> Work required
The word to find is "name". Copy each line of the material that contains it.

Start of Records for the task

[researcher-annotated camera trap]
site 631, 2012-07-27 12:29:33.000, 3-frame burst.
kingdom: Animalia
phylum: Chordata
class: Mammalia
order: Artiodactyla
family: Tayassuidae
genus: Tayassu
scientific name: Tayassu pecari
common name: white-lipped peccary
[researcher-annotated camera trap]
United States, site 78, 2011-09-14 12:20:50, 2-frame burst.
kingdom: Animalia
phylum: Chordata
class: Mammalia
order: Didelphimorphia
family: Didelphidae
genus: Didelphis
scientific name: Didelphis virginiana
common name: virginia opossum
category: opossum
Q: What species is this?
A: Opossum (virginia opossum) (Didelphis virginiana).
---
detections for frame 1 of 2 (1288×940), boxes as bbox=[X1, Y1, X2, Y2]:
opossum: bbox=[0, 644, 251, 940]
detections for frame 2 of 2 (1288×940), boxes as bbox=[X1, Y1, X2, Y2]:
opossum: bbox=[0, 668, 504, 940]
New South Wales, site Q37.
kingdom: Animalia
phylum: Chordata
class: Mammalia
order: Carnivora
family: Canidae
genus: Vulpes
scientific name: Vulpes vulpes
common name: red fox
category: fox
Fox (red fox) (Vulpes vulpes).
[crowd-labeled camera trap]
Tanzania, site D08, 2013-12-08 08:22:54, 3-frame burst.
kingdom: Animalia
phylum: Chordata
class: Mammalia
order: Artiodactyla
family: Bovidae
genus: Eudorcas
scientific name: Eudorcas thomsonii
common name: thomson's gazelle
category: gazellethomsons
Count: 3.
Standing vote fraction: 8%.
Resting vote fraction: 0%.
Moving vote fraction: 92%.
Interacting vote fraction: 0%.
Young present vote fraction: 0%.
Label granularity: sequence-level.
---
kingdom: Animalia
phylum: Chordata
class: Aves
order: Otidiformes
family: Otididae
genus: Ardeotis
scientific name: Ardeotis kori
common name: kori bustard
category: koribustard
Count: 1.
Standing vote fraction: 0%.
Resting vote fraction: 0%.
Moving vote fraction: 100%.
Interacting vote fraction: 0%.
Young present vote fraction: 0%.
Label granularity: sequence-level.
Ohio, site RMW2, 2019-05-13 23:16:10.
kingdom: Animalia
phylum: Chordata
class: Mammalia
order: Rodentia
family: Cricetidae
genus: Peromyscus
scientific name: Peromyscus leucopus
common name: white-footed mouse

End of Records for the task

> Exercise result
scientific name: Tayassu pecari
common name: white-lipped peccary
scientific name: Didelphis virginiana
common name: virginia opossum
scientific name: Vulpes vulpes
common name: red fox
scientific name: Eudorcas thomsonii
common name: thomson's gazelle
scientific name: Ardeotis kori
common name: kori bustard
scientific name: Peromyscus leucopus
common name: white-footed mouse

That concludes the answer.